▶ _Exercise brief_:
Change every occurrence of "Nickel Plated" to "Tin Plated" in the entries below and write them out again, leaving everything else as is. Omit the pictures and give only the text lines.
BEGIN Data
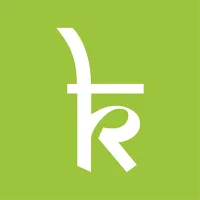 KidsLipi – Learn Hindi & More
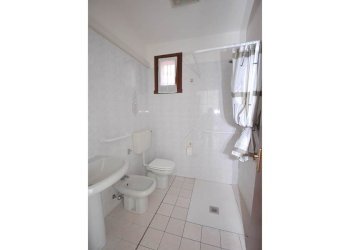 Quadrilocale Modena - foto 45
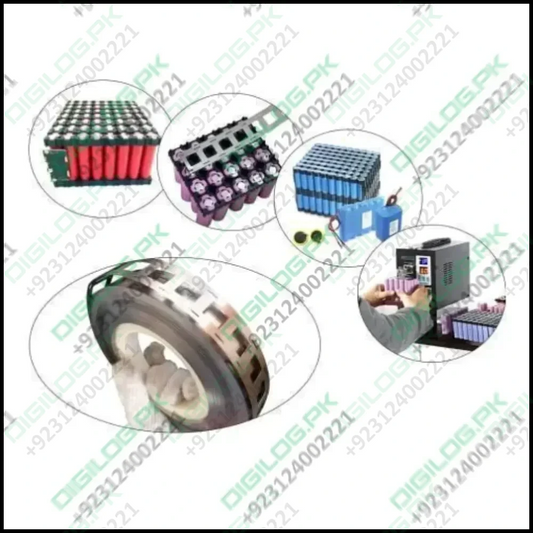 1meter 18650 Nickel Plated Strip Tape Belt 27mm x 0.15mm Dual Cell Solder Spot Welding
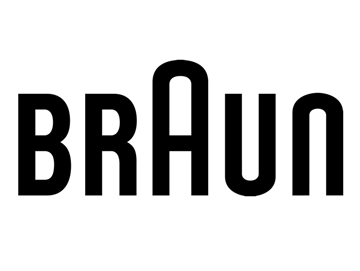 BRAUN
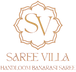 Saree Villa - Home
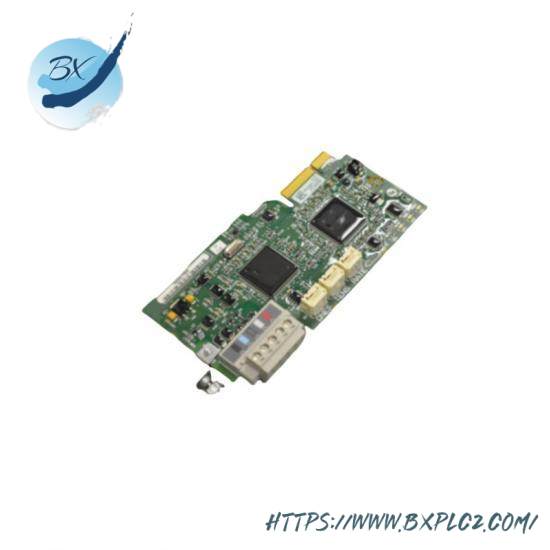 15-131623-00_plc_module.jpg Allen-Bradley 1336-BDB-SP34D Control Module, High Performance & Durability for Industrial Applications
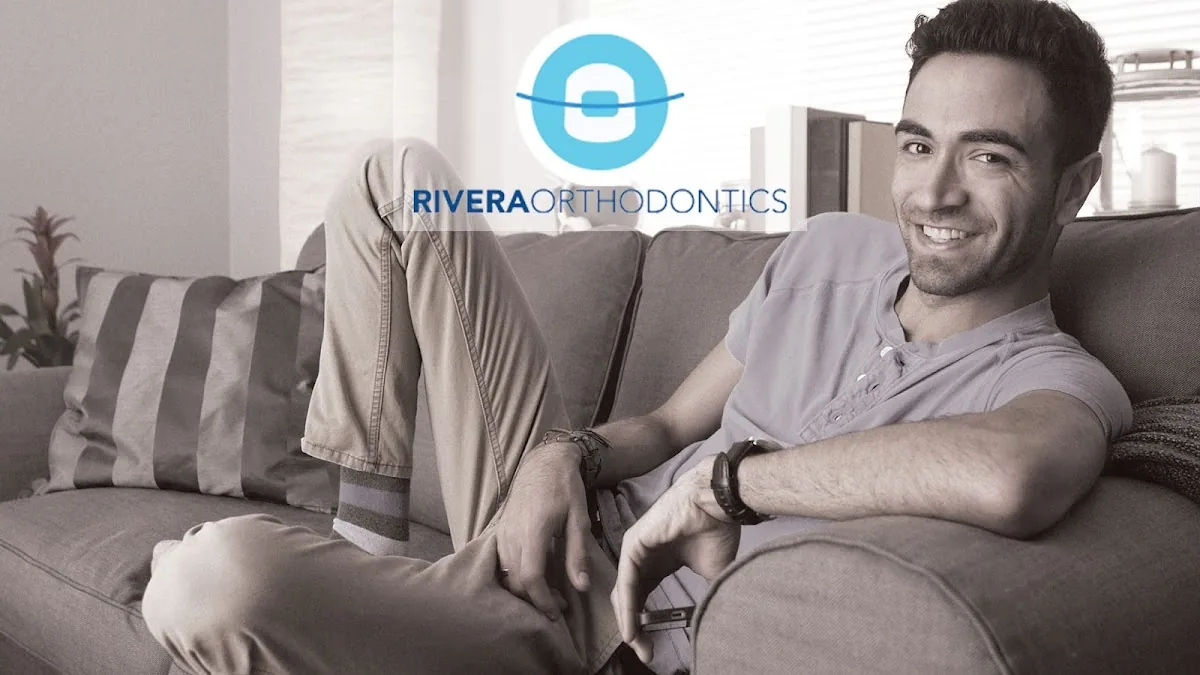 Rivera Orthodontics photo 2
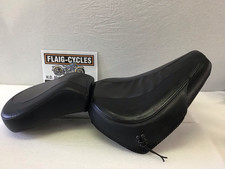 Sitzbank passend für Evo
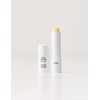 TWW [TWW] 로즈 앱솔루트 스틱 레브르 4g [TWW] Rose Absolute Stick Lèvres 4g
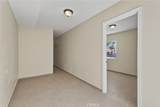 1520 Armory - Photo 17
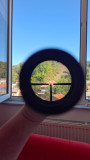 Zeiss Diavari 1.5-6x36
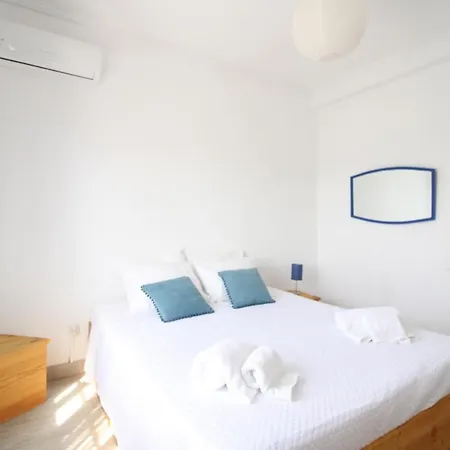 White Bride Fz فوزيتا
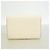 Portamonete Louis Vuitton Cream Crudo - vista 8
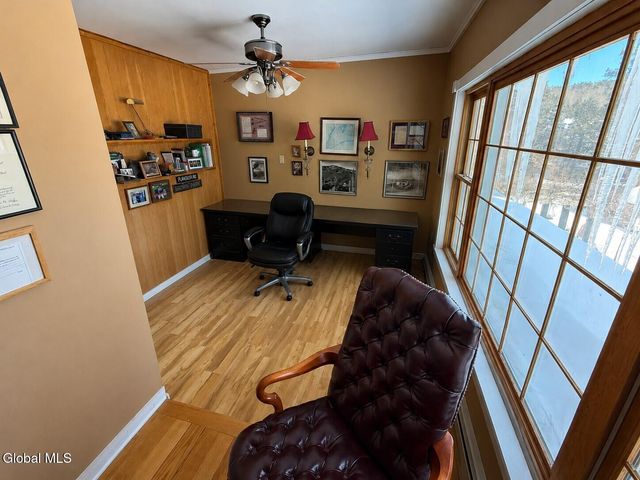 42 Schumann Road, Sand Lake, NY 12018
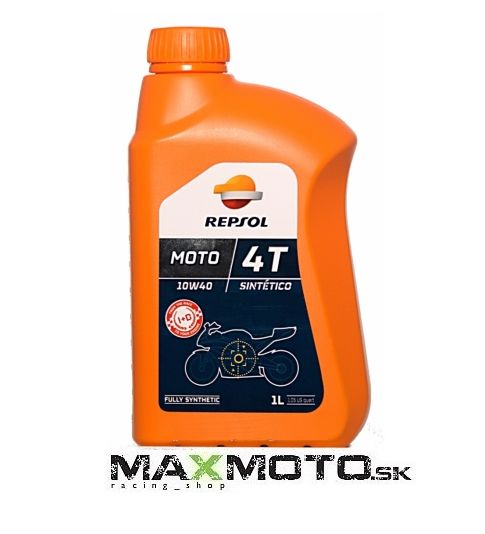 Olej_Repsol_Moto_5795acc9aaad7.jpg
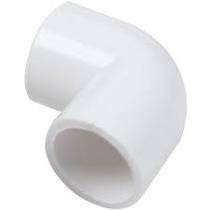 PVC Male 90 Degree Elbows 3 mm_0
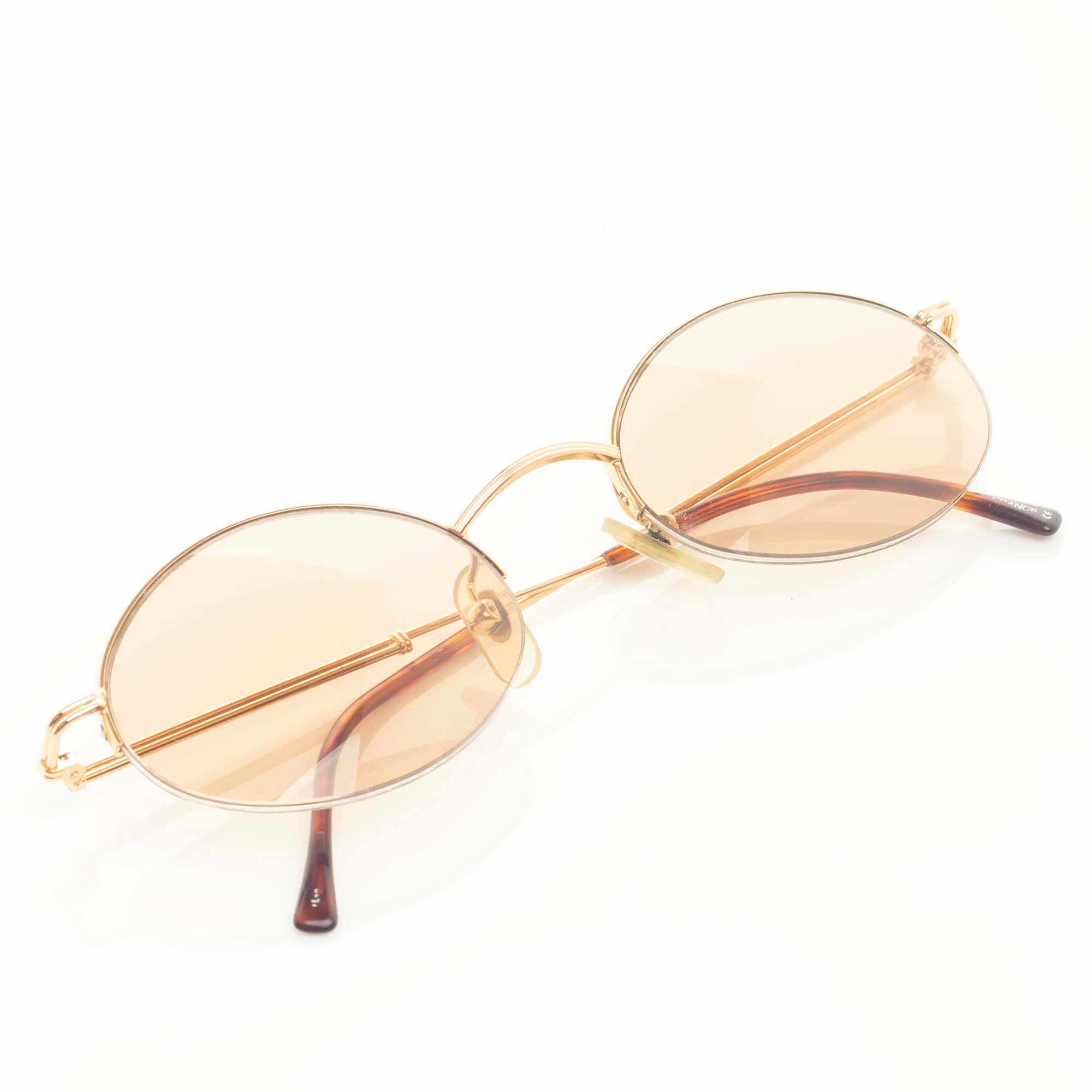 HENRY JULLIEN - 1385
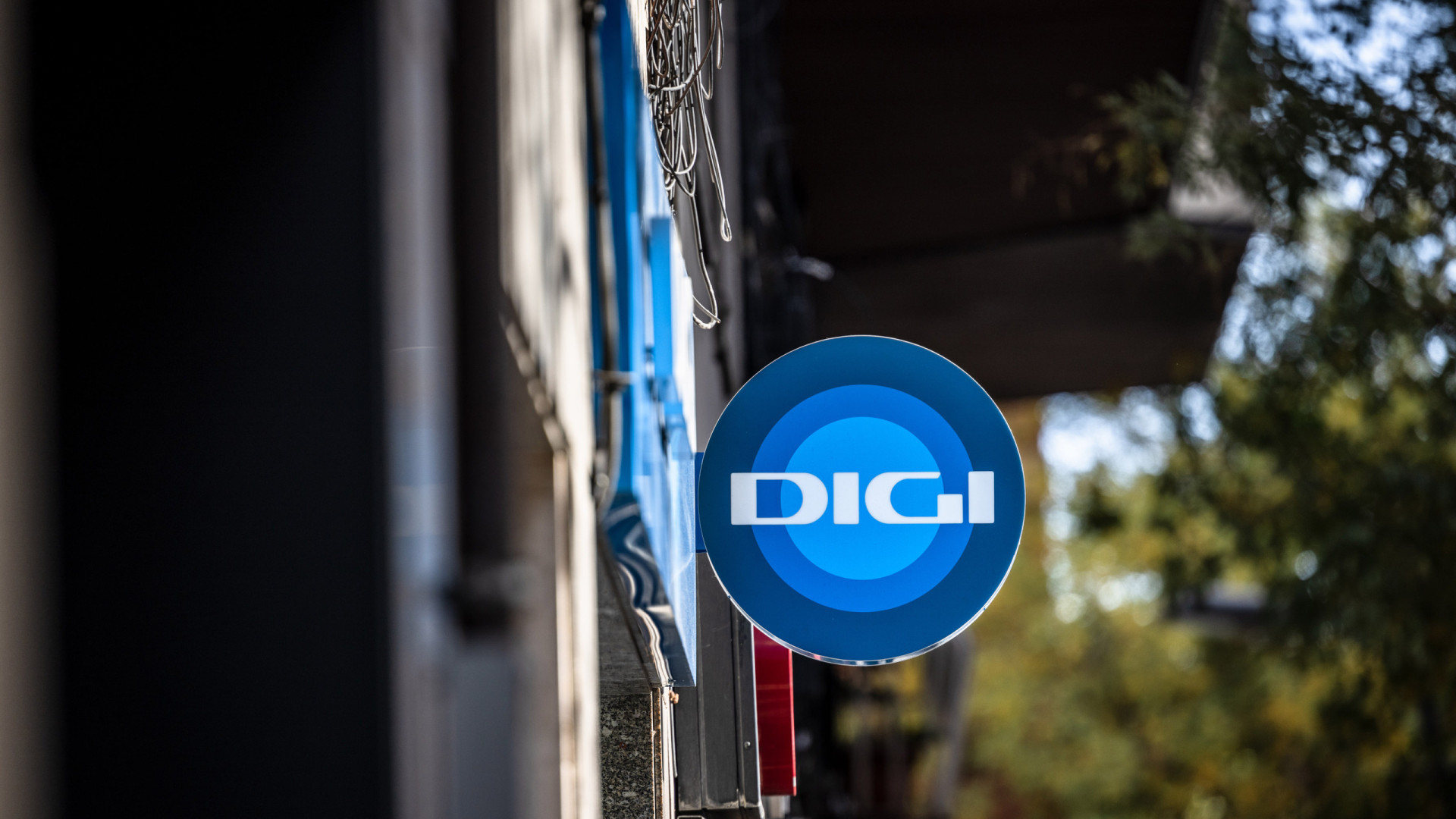 DIGI acumula quase 400 queixas em 2 meses (maioria pela Internet)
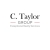 taylorgroup32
END Data
▶ _Answer to the problem_:
 KidsLipi – Learn Hindi & More
 Quadrilocale Modena - foto 45
 1meter 18650 Tin Plated Strip Tape Belt 27mm x 0.15mm Dual Cell Solder Spot Welding
 BRAUN
 Saree Villa - Home
 15-131623-00_plc_module.jpg Allen-Bradley 1336-BDB-SP34D Control Module, High Performance & Durability for Industrial Applications
 Rivera Orthodontics photo 2
 Sitzbank passend für Evo
 TWW [TWW] 로즈 앱솔루트 스틱 레브르 4g [TWW] Rose Absolute Stick Lèvres 4g
 1520 Armory - Photo 17
 Zeiss Diavari 1.5-6x36
 White Bride Fz فوزيتا
 Portamonete Louis Vuitton Cream Crudo - vista 8
 42 Schumann Road, Sand Lake, NY 12018
 Olej_Repsol_Moto_5795acc9aaad7.jpg
 PVC Male 90 Degree Elbows 3 mm_0
 HENRY JULLIEN - 1385
 DIGI acumula quase 400 queixas em 2 meses (maioria pela Internet)
 taylorgroup32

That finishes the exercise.